YOUR TASK: Quote only the lines that start at the line with "Barbie 1:6 scale plants" and run to the end of the entries; omit the pictures.

Records excerpted from a collection
______________________________

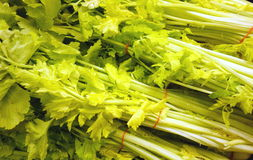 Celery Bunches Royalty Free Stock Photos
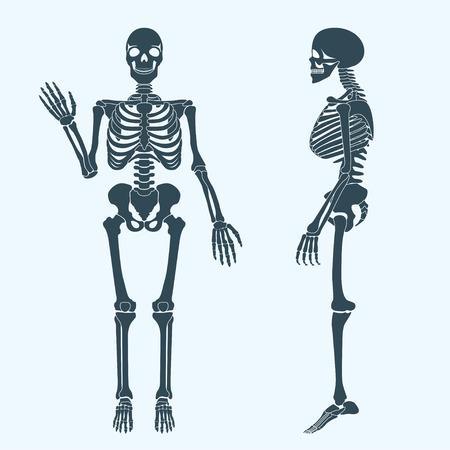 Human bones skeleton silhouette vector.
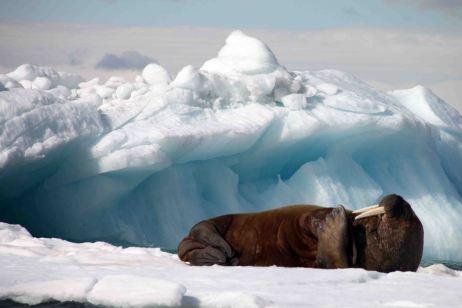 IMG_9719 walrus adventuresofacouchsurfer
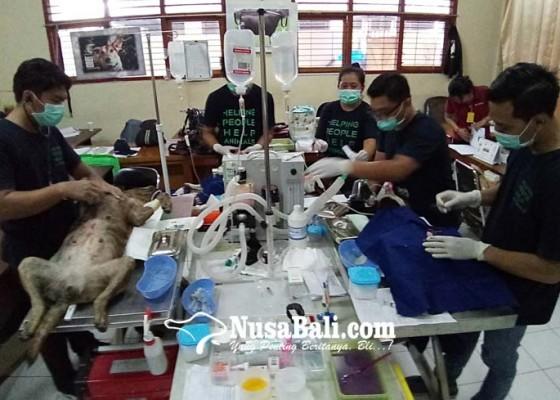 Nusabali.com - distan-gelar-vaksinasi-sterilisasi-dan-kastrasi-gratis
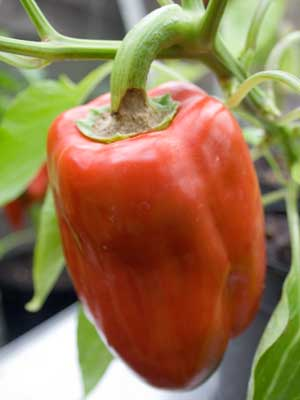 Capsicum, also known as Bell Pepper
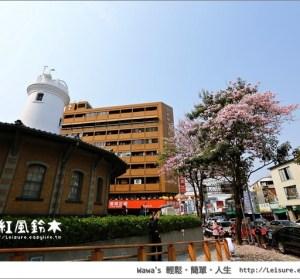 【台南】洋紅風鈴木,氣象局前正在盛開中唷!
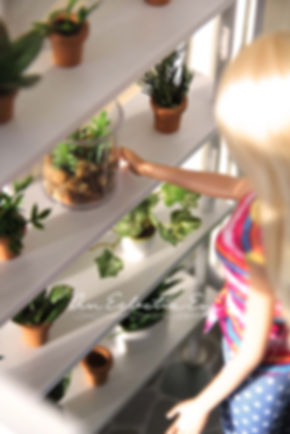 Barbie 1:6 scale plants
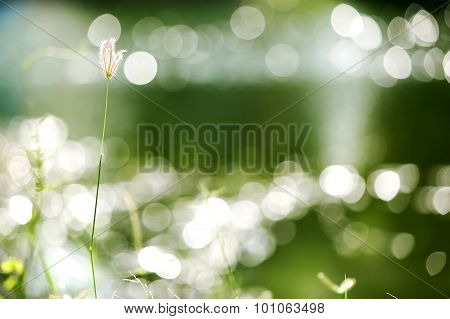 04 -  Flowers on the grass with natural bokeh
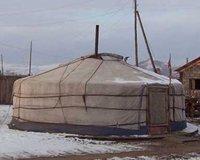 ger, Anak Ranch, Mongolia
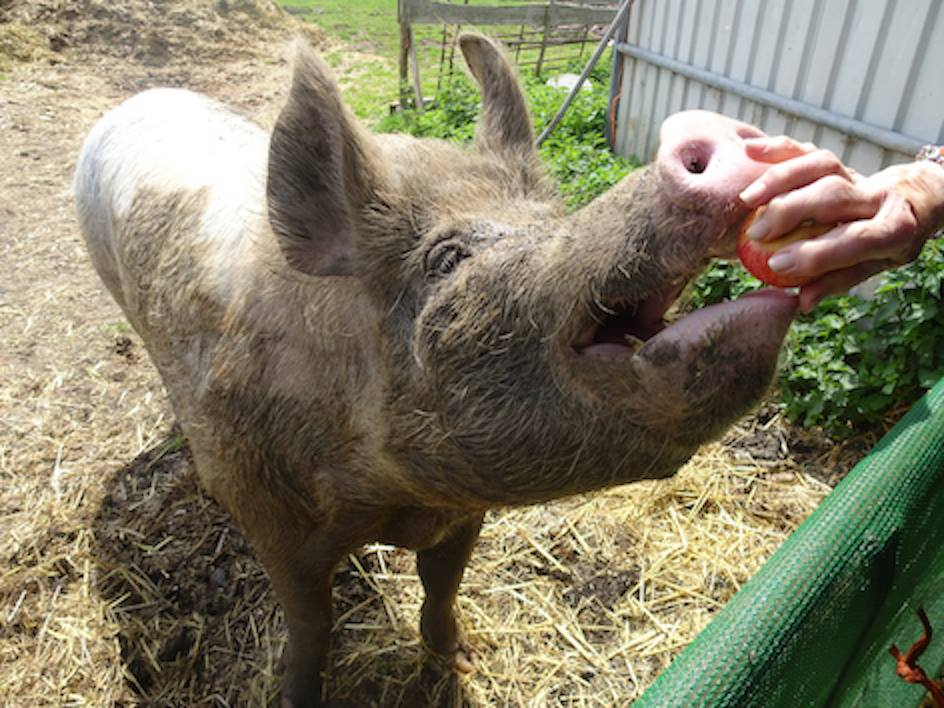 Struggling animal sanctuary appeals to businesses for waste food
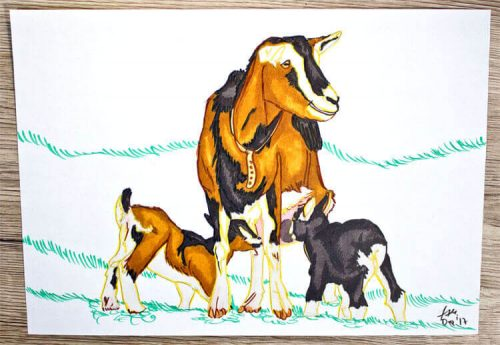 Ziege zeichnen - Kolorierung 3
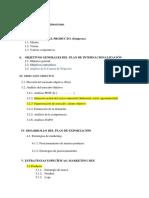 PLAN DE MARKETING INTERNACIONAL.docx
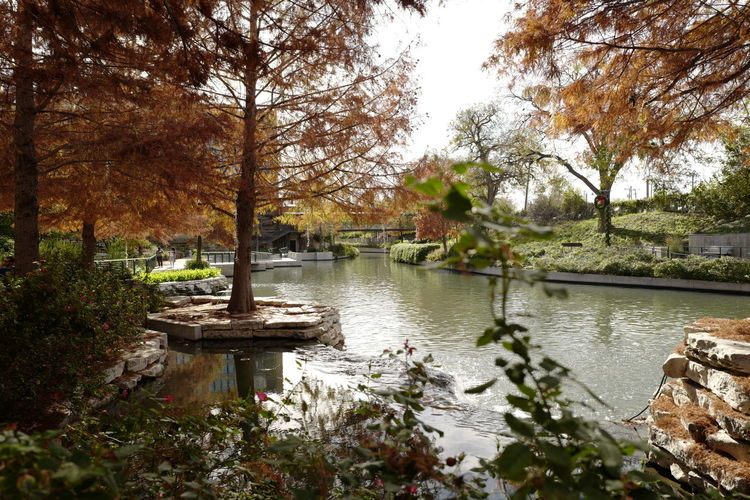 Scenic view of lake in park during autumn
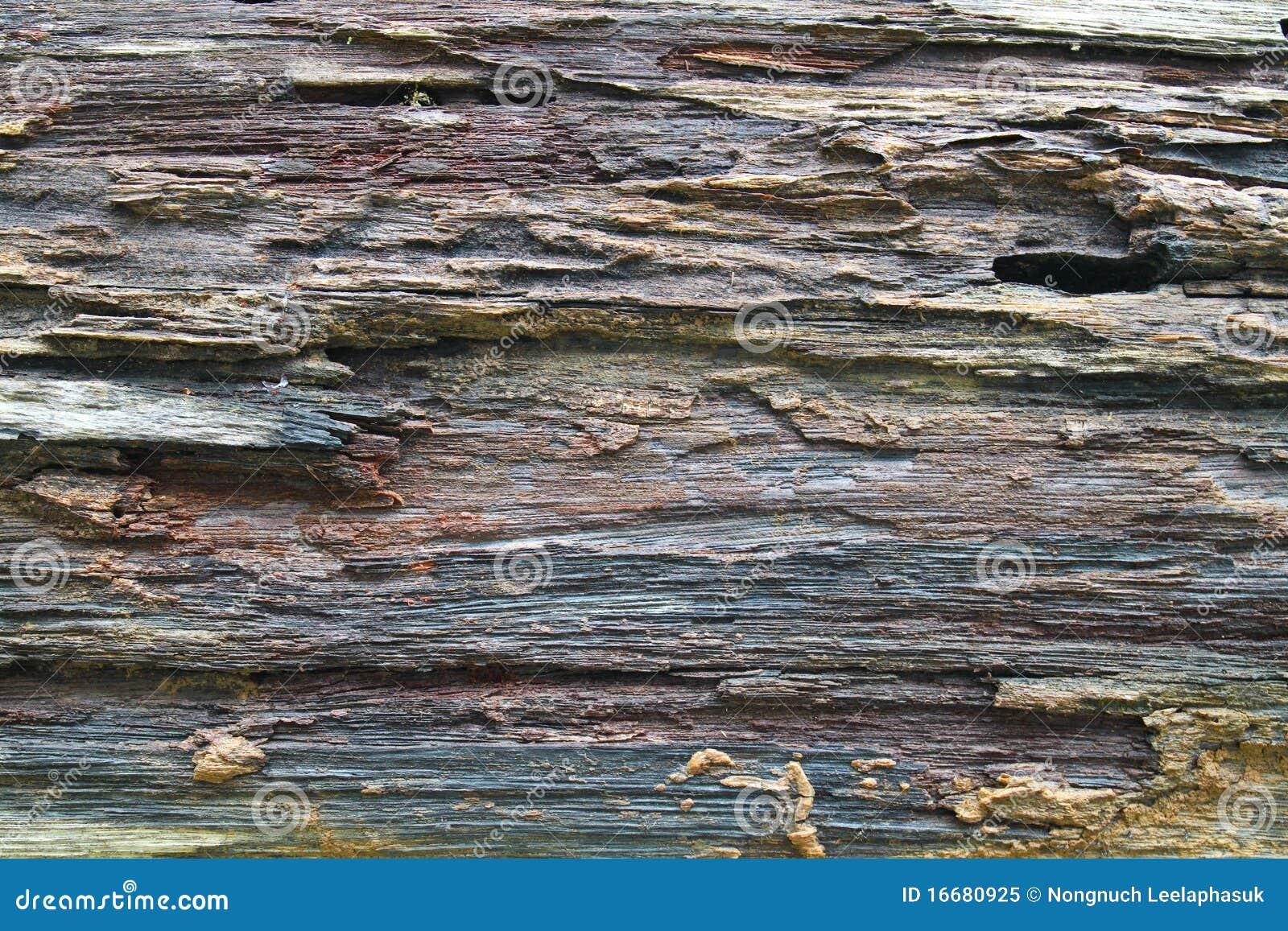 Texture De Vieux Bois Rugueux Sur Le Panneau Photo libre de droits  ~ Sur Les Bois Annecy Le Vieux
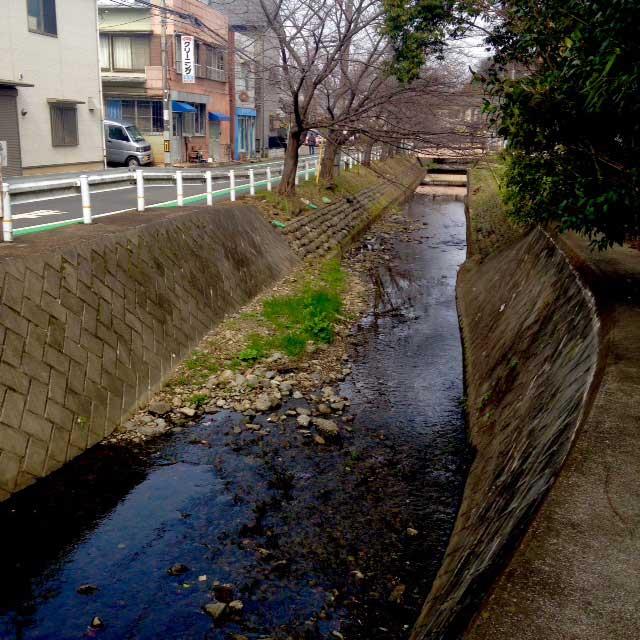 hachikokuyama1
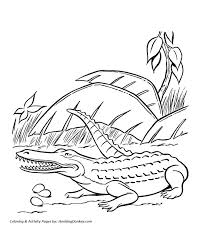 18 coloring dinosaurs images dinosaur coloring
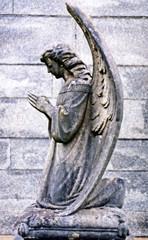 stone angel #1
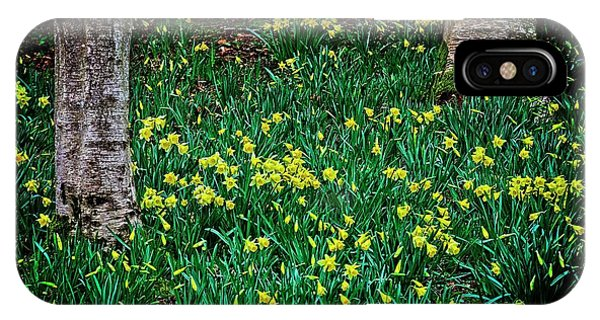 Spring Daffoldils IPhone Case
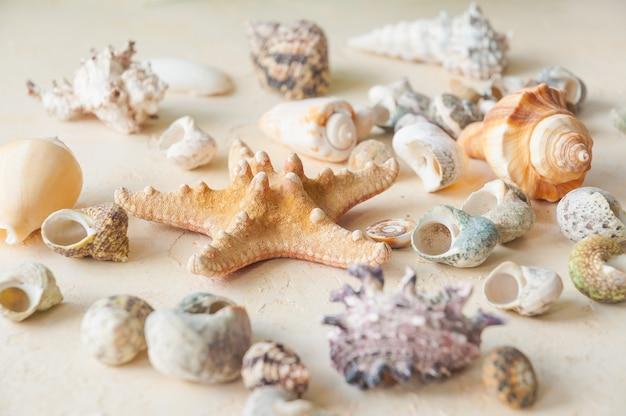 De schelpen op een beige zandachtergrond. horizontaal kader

______________________________

SOLUTION TO THIS PROBLEM:
 Barbie 1:6 scale plants
 04 -  Flowers on the grass with natural bokeh
 ger, Anak Ranch, Mongolia
 Struggling animal sanctuary appeals to businesses for waste food
 Ziege zeichnen - Kolorierung 3
 PLAN DE MARKETING INTERNACIONAL.docx
 Scenic view of lake in park during autumn
 Texture De Vieux Bois Rugueux Sur Le Panneau Photo libre de droits  ~ Sur Les Bois Annecy Le Vieux
 hachikokuyama1
 18 coloring dinosaurs images dinosaur coloring
 stone angel #1
 Spring Daffoldils IPhone Case
 De schelpen op een beige zandachtergrond. horizontaal kader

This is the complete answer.